Attributes of Lens YAML¶
Syntax of a Lens YAML¶
The general syntax to define entity mapping within a Lens.
name: {{lens-name}}
description: {{lens-description}}
owner: {{owner-name}}
entities:
- name: {{entity-name}}
sql:
query:
{{query statement:SELECT * FROM table_name}}
columns:
- name: {{column-name}}
verified: {{true | false}}
tables:
- {{table_name}}
fields:
- name: {{field-name}}
type: {{string | number | date | bool}}
column: {{column present in the underlying data table}}
primary: {{true | false}}
dimensions:
- name: {{dimension-name}}
type: {{string | number| date | bool}}
sql_snippet: {{custom SQL query to calculate dimension}}
hidden: {{true | false}}
sub_query: {{true | false}}
measures:
- name: {{name-of-measure}}
sql_snippet: {{column or custom SQL query to calculate measure'}}
type: {{sum| min| max| avg| count| count_distinct| count_distinct_approx| running_total| number}}
hidden: {{true | false}}
relationships:
- type: {{1:N | N:1| 1:1}}
field: {{field-name}}
target:
name: {{Related entity name}}
field: {{primary field}}
sql_snippet: {{additional join conditions}}
Below is a brief summary of each section and its respective attributes to help you quickly grasp the configuration. For in-depth information on their properties and usage, please click on the individual attribute or refer to Details for Configuration Attributes.
Lens Meta Section¶
This section helps users quickly understand the Lens's purpose, ownership, and usage. The Lens Meta section typically includes:
Attributes | Description |
---|---|
name | Name of the Lens |
description | Description for the Lens |
owner | Owner of the Lens |
tags | tags for discoverability |
Entities Section¶
The entities are the core components that interact with different aspects of your business and drive day-to-day operations. Each identified entity has the following attributes.
Attribute | Description |
---|---|
name | Name of the entity |
description | description of an entity |
SQL | A query that runs against your data source to extract the entity table |
fields | Unique identifiers for an entity |
dimensions | Categorical or time-based data that helps in adding context to the measures |
measures | Aggregated columns are calculated using SQL expressions. Measures are the foundation for defining metrics. |
relationships | Defines the relationship of entities with other entities. An entity can be joined to other entities and have one-to-one, one-to-many, or many-to-one relationships. |
extends | This allows you to extend an existing entity to use all declared elements of the entity. |
SQL¶
This section defines the query to map identified entity with physical data.

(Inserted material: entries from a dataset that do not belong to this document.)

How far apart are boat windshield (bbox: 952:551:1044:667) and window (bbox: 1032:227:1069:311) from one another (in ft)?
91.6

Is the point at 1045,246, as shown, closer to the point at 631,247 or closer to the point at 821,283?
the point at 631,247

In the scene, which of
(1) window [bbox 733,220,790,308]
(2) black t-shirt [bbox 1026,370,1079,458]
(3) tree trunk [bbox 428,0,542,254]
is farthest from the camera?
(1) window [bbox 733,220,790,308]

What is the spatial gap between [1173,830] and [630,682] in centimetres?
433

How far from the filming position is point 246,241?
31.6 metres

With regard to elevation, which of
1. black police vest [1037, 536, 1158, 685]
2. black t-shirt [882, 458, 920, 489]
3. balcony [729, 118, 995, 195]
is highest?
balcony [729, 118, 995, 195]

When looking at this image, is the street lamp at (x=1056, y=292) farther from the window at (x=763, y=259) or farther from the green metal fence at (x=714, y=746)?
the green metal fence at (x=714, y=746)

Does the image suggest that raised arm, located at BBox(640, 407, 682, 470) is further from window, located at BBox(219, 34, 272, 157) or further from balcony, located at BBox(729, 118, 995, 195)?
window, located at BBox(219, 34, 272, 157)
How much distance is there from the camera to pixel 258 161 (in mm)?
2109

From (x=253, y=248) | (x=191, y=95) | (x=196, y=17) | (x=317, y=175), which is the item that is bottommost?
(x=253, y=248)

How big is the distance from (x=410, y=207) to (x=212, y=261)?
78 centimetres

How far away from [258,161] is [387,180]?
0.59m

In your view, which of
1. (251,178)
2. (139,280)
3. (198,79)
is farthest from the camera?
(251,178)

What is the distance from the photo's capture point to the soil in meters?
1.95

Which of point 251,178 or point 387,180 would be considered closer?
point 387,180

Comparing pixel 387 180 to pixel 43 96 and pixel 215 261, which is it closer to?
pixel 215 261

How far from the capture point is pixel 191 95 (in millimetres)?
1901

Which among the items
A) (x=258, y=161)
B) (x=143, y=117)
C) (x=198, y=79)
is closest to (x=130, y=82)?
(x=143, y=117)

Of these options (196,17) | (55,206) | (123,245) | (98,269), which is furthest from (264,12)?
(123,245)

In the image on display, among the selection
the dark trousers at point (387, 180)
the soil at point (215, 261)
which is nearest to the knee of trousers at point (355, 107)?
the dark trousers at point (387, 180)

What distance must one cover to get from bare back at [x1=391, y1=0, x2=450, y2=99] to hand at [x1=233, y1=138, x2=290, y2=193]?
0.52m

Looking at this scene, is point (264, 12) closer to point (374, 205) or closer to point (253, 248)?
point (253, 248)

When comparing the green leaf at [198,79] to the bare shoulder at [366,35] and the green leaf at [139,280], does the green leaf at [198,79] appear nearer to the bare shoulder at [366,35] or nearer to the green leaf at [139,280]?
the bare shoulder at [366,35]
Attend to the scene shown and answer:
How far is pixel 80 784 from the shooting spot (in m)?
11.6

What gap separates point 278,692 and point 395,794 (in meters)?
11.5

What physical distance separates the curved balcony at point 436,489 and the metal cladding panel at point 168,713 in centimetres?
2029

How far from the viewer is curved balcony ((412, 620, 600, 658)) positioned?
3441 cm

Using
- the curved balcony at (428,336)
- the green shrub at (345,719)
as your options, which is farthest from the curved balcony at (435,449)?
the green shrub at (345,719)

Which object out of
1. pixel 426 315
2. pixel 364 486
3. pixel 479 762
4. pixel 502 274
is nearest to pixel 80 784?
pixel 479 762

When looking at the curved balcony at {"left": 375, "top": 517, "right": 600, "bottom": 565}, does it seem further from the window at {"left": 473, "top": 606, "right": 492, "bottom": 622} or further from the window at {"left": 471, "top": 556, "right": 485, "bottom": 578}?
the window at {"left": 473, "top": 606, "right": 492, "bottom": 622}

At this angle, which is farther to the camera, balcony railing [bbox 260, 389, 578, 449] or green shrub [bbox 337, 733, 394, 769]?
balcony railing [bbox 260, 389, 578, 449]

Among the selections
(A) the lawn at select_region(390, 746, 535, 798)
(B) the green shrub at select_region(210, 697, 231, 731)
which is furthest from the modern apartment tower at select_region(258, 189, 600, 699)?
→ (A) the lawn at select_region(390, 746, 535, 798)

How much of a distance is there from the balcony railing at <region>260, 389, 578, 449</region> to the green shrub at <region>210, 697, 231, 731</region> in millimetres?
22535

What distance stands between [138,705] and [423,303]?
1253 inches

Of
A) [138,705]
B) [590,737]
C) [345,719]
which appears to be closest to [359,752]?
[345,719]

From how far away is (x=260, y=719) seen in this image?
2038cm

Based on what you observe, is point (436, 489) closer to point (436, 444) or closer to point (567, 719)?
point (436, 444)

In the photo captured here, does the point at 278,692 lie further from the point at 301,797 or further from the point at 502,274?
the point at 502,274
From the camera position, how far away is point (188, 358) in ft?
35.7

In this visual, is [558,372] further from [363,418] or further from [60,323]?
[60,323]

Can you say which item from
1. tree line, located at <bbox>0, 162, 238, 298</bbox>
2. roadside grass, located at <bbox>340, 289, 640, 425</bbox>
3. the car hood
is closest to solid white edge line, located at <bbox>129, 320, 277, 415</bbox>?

Attributes | Description |
---|---|
query | SQL query to generate a table that the entity will reference |
columns | All the columns that are referenced in the fields |
tables | Tables that are referred to in the supplied SQL query |
lenses | Lenses that are referred to in the supplied SQL query |
Fields¶
Fields contain direct mappings to the underlying data source columns. Mention all the columns in the field that directly map to your underlying table.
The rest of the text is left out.